Zowel natalizumab als anti-CD20 B-celdepleterende middelen zijn hoogeffectieve ziektemodulerende therapieën (‘disease-modifying therapies’, DMT’s) die goedgekeurd zijn voor de behandeling van patiënten met MS die relapsen ervaren. Gegevens over het effect van switchen van anti-CD20-middelen naar natalizumab zijn schaars, maar wel van belang voor artsen en patiënten die overwegen te veranderen van behandeling. Tijdens ECTRIMS 2024 gaf Jonathan Calkwood (Minnesota Center for Multiple Sclerosis, Plymouth, VS) een posterpresentatie over de resultaten van een retrospectieve database-studie.1
Bij patiënten met MS die ziekteprogressie vertonen wordt vaak een behandeling met DMT’s aanbevolen.2 Er zijn verschillende DMT’s beschikbaar voor de behandeling van patiënten met MS die relapsen ervaren, waaronder anti-CD20-middelen en natalizumab.3 Het is niet ongebruikelijk dat patiënten overstappen van de ene naar de andere DMT, maar er zijn weinig gegevens beschikbaar over de effecten van een dusdanige switch op de werkzaamheid en veiligheid van de behandeling.4,5
Deze retrospectieve studie maakt gebruik van patiëntgegevens afkomstig uit de database van een Amerikaanse zorgverzekeraar.
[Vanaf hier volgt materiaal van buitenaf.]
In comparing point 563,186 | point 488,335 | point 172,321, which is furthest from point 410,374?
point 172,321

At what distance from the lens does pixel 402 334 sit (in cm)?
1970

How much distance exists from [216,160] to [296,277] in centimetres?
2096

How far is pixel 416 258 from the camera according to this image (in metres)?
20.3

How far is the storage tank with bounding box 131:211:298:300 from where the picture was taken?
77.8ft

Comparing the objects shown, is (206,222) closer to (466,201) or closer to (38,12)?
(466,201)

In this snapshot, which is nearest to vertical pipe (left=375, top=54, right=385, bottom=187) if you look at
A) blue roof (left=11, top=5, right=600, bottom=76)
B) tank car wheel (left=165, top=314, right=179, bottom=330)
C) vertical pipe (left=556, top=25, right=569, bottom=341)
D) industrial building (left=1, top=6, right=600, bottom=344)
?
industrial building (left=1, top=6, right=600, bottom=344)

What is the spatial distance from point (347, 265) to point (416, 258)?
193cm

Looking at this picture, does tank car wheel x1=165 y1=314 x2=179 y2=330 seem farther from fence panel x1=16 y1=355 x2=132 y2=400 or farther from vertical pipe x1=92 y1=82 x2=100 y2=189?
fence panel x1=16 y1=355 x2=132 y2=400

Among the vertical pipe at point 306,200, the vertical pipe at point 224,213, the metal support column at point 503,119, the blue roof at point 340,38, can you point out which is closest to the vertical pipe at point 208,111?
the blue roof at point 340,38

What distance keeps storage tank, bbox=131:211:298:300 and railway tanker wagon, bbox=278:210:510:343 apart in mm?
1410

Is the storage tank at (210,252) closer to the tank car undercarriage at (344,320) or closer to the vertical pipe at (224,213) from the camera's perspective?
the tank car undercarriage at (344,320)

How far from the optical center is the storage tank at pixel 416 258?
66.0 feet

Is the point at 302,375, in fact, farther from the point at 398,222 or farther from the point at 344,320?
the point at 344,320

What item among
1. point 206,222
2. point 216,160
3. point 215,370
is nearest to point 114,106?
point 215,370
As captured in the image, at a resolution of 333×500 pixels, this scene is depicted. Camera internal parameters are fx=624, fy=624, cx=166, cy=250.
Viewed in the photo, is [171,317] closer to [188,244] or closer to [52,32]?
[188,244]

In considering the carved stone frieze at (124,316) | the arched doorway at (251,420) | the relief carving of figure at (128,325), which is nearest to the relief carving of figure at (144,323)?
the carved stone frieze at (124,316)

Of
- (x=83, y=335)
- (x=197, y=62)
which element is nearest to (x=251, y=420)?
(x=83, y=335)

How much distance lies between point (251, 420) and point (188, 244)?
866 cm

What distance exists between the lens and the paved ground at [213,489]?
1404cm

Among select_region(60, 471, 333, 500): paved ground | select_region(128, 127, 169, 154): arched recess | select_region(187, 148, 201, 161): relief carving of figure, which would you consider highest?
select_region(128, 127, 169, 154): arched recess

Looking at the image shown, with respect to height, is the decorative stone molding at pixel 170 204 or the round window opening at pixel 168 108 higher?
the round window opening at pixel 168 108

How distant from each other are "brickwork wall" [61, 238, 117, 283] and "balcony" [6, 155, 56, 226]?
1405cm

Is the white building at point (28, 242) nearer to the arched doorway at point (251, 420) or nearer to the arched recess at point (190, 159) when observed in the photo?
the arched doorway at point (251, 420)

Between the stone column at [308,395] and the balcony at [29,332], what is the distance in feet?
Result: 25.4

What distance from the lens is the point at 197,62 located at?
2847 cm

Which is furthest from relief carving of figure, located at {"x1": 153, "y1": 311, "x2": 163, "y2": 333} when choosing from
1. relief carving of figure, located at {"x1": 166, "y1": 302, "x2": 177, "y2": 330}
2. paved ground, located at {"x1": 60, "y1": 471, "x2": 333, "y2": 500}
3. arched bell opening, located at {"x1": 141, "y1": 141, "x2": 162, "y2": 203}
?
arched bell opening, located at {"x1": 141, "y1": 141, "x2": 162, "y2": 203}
Gegevens van volwassen patiënten die op basis van de International Classification of Diseases-10 G35 gediagnosticeerd werden met MS en na behandeling met een anti-CD20-middel geswitcht werden naar natalizumab werden geïncludeerd. De eerste declaratie voor natalizumab na de switch werd gebruikt als indexdatum. Daarnaast moesten medische en apotheek-gegevens van tenminste 12 maanden voorafgaand aan de indexdatum beschikbaar zijn, om in aanmerking te komen voor inclusie. De uitkomstmaten waren het jaarlijkse relapspercentage (‘annualized relapse rate’, ARR), de tijd tot de eerste relaps, het zorggebruik gemeten met de MS ‘healthcare resource utilization’ (HRU) en de zorgkosten.
In totaal werden de gegevens van 188 patiënten met MS geïncludeerd in de analyse. Bij 170 deelnemers vond voor de switch een behandeling met ocrelizumab plaats, terwijl 18 deelnemers voor de indexdatum behandeld werden met rituximab (gemiddelde leeftijd: 43,5 jaar; 77,1% vrouw). De deelnemers waren gemiddeld 489,6 dagen behandeld met een van deze anti-CD20-middelen, en 64% was langer dan 360 dagen met een anti-CD20-middel behandeld. De gemiddelde ‘washout’-periode, de tijd tussen de laatste dosis anti-CD20 en de eerste dosis natalizumab, was 158,1 dagen. De gemiddelde behandelduur blootstellingsduur aan natalizumab was 440 dagen.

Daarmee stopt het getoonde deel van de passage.